What you will do → Output the material exactly, with every line intact.

Supplied records →
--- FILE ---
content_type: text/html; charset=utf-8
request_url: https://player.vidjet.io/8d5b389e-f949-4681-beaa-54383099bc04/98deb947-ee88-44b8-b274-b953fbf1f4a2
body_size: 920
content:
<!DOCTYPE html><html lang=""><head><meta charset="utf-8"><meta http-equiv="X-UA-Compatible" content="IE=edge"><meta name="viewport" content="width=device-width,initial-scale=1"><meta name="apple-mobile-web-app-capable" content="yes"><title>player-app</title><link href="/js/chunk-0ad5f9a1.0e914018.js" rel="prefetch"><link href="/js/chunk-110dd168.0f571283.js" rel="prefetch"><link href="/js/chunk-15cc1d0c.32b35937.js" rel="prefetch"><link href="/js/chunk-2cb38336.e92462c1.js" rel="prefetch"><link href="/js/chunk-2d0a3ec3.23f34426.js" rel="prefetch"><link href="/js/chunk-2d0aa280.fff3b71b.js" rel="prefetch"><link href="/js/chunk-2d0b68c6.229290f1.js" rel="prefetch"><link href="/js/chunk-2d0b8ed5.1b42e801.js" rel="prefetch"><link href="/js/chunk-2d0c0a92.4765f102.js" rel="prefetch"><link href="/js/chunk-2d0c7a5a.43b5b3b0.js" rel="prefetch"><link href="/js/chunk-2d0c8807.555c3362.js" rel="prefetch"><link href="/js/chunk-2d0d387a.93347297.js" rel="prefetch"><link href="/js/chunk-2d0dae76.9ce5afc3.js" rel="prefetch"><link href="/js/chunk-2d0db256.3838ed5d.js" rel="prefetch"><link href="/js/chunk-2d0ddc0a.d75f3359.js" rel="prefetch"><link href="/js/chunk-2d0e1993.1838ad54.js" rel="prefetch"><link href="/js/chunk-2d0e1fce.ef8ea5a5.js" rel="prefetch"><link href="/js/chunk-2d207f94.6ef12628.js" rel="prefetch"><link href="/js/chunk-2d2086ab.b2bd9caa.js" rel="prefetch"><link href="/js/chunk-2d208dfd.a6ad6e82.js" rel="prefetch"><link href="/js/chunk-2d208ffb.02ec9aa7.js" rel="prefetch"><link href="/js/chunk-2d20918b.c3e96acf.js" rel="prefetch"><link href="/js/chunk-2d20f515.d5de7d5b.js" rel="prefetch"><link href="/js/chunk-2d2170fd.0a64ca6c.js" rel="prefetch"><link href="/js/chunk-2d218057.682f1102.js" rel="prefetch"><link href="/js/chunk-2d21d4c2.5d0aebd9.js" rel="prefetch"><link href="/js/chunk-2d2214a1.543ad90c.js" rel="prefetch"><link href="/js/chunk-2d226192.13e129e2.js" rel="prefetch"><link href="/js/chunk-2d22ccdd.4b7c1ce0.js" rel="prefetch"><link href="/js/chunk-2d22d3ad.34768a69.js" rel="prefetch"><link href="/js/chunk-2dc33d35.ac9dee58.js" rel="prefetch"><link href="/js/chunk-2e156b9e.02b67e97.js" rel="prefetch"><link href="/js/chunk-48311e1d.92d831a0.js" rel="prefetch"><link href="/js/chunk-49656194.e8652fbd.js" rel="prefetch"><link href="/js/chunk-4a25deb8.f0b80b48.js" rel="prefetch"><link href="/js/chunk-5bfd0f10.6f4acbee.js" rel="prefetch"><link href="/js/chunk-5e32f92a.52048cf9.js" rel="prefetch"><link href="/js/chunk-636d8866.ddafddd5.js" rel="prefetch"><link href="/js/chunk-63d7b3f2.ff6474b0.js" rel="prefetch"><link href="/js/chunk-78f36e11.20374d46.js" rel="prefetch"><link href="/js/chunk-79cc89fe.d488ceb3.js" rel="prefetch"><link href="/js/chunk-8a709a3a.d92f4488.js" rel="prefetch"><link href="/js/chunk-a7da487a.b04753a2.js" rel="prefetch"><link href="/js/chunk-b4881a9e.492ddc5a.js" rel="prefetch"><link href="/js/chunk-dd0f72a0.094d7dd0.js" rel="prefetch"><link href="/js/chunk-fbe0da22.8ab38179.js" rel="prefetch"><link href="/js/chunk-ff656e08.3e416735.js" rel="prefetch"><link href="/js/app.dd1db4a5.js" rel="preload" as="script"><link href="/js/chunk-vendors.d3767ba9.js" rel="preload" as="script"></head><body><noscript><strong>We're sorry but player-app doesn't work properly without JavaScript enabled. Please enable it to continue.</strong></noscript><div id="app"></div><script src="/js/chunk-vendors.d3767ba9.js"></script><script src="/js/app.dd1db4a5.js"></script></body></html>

Answer to this exercise →
--- FILE ---
content_type: text/html; charset=utf-8
request_url: https://player.vidjet.io/8d5b389e-f949-4681-beaa-54383099bc04/98deb947-ee88-44b8-b274-b953fbf1f4a2
body_size: 920
content:
<!DOCTYPE html><html lang=""><head><meta charset="utf-8"><meta http-equiv="X-UA-Compatible" content="IE=edge"><meta name="viewport" content="width=device-width,initial-scale=1"><meta name="apple-mobile-web-app-capable" content="yes"><title>player-app</title><link href="/js/chunk-0ad5f9a1.0e914018.js" rel="prefetch"><link href="/js/chunk-110dd168.0f571283.js" rel="prefetch"><link href="/js/chunk-15cc1d0c.32b35937.js" rel="prefetch"><link href="/js/chunk-2cb38336.e92462c1.js" rel="prefetch"><link href="/js/chunk-2d0a3ec3.23f34426.js" rel="prefetch"><link href="/js/chunk-2d0aa280.fff3b71b.js" rel="prefetch"><link href="/js/chunk-2d0b68c6.229290f1.js" rel="prefetch"><link href="/js/chunk-2d0b8ed5.1b42e801.js" rel="prefetch"><link href="/js/chunk-2d0c0a92.4765f102.js" rel="prefetch"><link href="/js/chunk-2d0c7a5a.43b5b3b0.js" rel="prefetch"><link href="/js/chunk-2d0c8807.555c3362.js" rel="prefetch"><link href="/js/chunk-2d0d387a.93347297.js" rel="prefetch"><link href="/js/chunk-2d0dae76.9ce5afc3.js" rel="prefetch"><link href="/js/chunk-2d0db256.3838ed5d.js" rel="prefetch"><link href="/js/chunk-2d0ddc0a.d75f3359.js" rel="prefetch"><link href="/js/chunk-2d0e1993.1838ad54.js" rel="prefetch"><link href="/js/chunk-2d0e1fce.ef8ea5a5.js" rel="prefetch"><link href="/js/chunk-2d207f94.6ef12628.js" rel="prefetch"><link href="/js/chunk-2d2086ab.b2bd9caa.js" rel="prefetch"><link href="/js/chunk-2d208dfd.a6ad6e82.js" rel="prefetch"><link href="/js/chunk-2d208ffb.02ec9aa7.js" rel="prefetch"><link href="/js/chunk-2d20918b.c3e96acf.js" rel="prefetch"><link href="/js/chunk-2d20f515.d5de7d5b.js" rel="prefetch"><link href="/js/chunk-2d2170fd.0a64ca6c.js" rel="prefetch"><link href="/js/chunk-2d218057.682f1102.js" rel="prefetch"><link href="/js/chunk-2d21d4c2.5d0aebd9.js" rel="prefetch"><link href="/js/chunk-2d2214a1.543ad90c.js" rel="prefetch"><link href="/js/chunk-2d226192.13e129e2.js" rel="prefetch"><link href="/js/chunk-2d22ccdd.4b7c1ce0.js" rel="prefetch"><link href="/js/chunk-2d22d3ad.34768a69.js" rel="prefetch"><link href="/js/chunk-2dc33d35.ac9dee58.js" rel="prefetch"><link href="/js/chunk-2e156b9e.02b67e97.js" rel="prefetch"><link href="/js/chunk-48311e1d.92d831a0.js" rel="prefetch"><link href="/js/chunk-49656194.e8652fbd.js" rel="prefetch"><link href="/js/chunk-4a25deb8.f0b80b48.js" rel="prefetch"><link href="/js/chunk-5bfd0f10.6f4acbee.js" rel="prefetch"><link href="/js/chunk-5e32f92a.52048cf9.js" rel="prefetch"><link href="/js/chunk-636d8866.ddafddd5.js" rel="prefetch"><link href="/js/chunk-63d7b3f2.ff6474b0.js" rel="prefetch"><link href="/js/chunk-78f36e11.20374d46.js" rel="prefetch"><link href="/js/chunk-79cc89fe.d488ceb3.js" rel="prefetch"><link href="/js/chunk-8a709a3a.d92f4488.js" rel="prefetch"><link href="/js/chunk-a7da487a.b04753a2.js" rel="prefetch"><link href="/js/chunk-b4881a9e.492ddc5a.js" rel="prefetch"><link href="/js/chunk-dd0f72a0.094d7dd0.js" rel="prefetch"><link href="/js/chunk-fbe0da22.8ab38179.js" rel="prefetch"><link href="/js/chunk-ff656e08.3e416735.js" rel="prefetch"><link href="/js/app.dd1db4a5.js" rel="preload" as="script"><link href="/js/chunk-vendors.d3767ba9.js" rel="preload" as="script"></head><body><noscript><strong>We're sorry but player-app doesn't work properly without JavaScript enabled. Please enable it to continue.</strong></noscript><div id="app"></div><script src="/js/chunk-vendors.d3767ba9.js"></script><script src="/js/app.dd1db4a5.js"></script></body></html>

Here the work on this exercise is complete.